Genève
Mandat privé
B+S ingénieurs conseils SA
Construction Perret SA
2018
Patrimonial, Habitation
Rénovation extérieure d’une tour d’habitation
27, chemin de la Vendée – Lancy (GE)
Interviewé en 1973 par deux journalistes de la télévision suisse romande, l’architecte Jean-Marc Lamunière affirme : « les mouvements modernes d’architecture démarrant autour des années quarante-cinq, et continuant dans les années cinquante, ont magnifiés indiscutablement la construction en hauteur ». La déclaration est péremptoire, mais l’homme sait de quoi il parle. Et il en a donné doublement la preuve une décennie plus tôt, en bordure du plateau de Lancy.
Terminées en 1965, les deux tours de la Vendée ont été conçues pour une opération de grande envergure qui en prévoyait cinq. Implantés sur un terrain dominant la plaine de la Praille et ouvertes sur un paysage à couper le souffle, ces bâtiments affirment une modernité sans compromis, avec un rigorisme dénué de monotonie et une force expressive dépourvue de lourdeur. Fruit d’une réflexion poussée sur la préfabrication, le système constructif repose sur des dalles modulées qui prennent appui sur un noyau central, avec une structure extérieure apparente composée d’éléments assemblés. Avec treize étages de logements posés sur un rez-de-chaussée libre, les deux immeubles s’imposent désormais comme les témoins d’une époque où l’audace architecturale et le courage politique répondaient aux besoins d’une société en pleine mutation. Une réussite reconnue qui leur vaut depuis 2013 une inscription à l’inventaire des immeubles dignes d’être protégés.
Quinquagénaires élégantes, les deux tours méritent aujourd’hui un profond toilettage. Analysé ici, le programme réservé à celle érigée à l’Est du terrain comprend –entre autres– la décarbonatation des bétons, l’assainissement des baies, la sécurisation des garde-corps, l’étanchéité des loggias, la limitation des ponts de froid ainsi que la réfection des faux-plafonds ou des pare-vues.

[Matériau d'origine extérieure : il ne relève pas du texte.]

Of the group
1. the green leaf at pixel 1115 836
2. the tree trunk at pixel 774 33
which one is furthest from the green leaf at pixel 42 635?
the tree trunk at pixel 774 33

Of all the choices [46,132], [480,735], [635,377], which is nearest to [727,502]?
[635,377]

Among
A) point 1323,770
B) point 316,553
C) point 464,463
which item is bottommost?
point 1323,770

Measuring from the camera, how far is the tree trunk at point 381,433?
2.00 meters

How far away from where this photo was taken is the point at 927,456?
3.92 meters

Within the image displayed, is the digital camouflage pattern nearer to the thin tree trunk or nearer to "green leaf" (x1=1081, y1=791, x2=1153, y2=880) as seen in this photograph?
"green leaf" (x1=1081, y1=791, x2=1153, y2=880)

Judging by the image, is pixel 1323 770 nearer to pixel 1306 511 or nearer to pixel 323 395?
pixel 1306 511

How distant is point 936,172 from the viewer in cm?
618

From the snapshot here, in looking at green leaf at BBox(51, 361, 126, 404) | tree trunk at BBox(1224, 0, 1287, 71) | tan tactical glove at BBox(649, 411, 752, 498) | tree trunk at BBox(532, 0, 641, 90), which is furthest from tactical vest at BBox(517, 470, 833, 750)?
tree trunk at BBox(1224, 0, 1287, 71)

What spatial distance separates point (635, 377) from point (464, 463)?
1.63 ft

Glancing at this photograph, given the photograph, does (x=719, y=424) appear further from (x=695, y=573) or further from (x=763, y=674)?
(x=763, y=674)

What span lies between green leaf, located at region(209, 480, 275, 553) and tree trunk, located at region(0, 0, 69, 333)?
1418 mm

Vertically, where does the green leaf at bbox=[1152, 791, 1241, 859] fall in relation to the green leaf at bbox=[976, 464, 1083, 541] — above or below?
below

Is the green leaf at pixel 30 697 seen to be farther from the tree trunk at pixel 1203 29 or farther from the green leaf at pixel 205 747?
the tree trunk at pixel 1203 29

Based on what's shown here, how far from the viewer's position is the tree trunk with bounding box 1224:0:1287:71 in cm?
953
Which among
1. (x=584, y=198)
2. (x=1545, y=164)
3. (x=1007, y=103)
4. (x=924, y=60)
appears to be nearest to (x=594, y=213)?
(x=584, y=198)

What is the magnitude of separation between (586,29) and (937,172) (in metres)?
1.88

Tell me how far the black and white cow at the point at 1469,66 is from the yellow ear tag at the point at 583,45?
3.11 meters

Les solutions techniques et constructives apportées à l’immeuble visent d’abord la restauration des éléments. Un parti osé qui relègue la notion de rendement derrière celle, plus éclairée, du respect de la substance historique. L’exemple le plus parlant apparaît ainsi dans le maintien intégral des menuiseries en bois des étages courants qui, après s’être vues traitées et repeintes, ont pu accueillir 1’352 nouveaux vitrages aux excellentes performances thermiques. Toujours privilégié, ce réflexe de conservation, de réparation soignée ou de simple nettoyage s’est pourtant heurté à l’implacable réalité des normes ou à celle, plus insidieuse, du temps qui passe. Certaines pièces ont ainsi été remplacées pour des questions de durabilité ou de mise en conformité. C’est notamment le cas des stores en toile malheureusement détériorés et irréparables, des menuiseries du socle maintenant en bois-métal ou des garde-corps aux verres désormais feuilletés.

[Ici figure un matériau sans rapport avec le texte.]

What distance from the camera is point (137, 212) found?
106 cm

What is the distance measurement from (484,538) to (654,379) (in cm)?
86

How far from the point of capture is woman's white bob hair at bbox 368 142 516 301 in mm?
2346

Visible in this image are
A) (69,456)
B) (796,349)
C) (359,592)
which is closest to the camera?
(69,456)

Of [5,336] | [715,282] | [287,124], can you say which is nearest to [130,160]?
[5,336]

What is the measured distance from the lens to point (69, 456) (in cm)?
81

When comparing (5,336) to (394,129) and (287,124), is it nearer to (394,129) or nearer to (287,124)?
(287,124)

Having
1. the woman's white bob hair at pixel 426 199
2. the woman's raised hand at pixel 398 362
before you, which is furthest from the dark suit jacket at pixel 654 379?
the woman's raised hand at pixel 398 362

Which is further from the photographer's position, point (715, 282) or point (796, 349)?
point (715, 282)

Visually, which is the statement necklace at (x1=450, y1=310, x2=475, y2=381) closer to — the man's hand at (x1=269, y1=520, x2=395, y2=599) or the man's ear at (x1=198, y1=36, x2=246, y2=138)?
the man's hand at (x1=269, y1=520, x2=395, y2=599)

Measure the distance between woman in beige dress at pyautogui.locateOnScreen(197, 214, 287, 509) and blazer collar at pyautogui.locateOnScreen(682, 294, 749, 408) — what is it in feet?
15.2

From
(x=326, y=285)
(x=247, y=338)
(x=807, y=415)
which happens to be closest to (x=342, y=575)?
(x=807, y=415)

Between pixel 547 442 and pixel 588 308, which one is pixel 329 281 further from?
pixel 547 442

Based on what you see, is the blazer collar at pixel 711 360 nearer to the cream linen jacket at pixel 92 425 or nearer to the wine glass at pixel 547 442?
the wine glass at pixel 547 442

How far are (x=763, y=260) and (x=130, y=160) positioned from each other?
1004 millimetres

Qu’il s’agisse de restauration pure ou de remise à neuf, on notera le soin particulier porté aux teintes, à la finition et à la texture des éléments de façade. Du rouge feu des toiles de stores en passant par la lasure des bétons, la finition des verres bleutés des garde-corps ou la couleur des menuiseries, toutes les options attestent de l’hommage rendu à la tour de Jean-Marc Lamunière. Et si les interventions sont conséquentes, leur concrétisation sait rester discrète, voire invisible. Un résultat assumé dû à une position d’humilité qui ambitionne de revaloriser un patrimoine contemporain souvent incompris, tout en l’adaptant aux attentes et aux directives actuelles.
Conduit avec les locataires restés in situ, ce chantier doit sa réussite à une connaissance fine du bâtiment et de son histoire, ainsi qu’à une planification très maîtrisée. Plus généralement, il la doit aussi à une entente exemplaire établie entre protagonistes.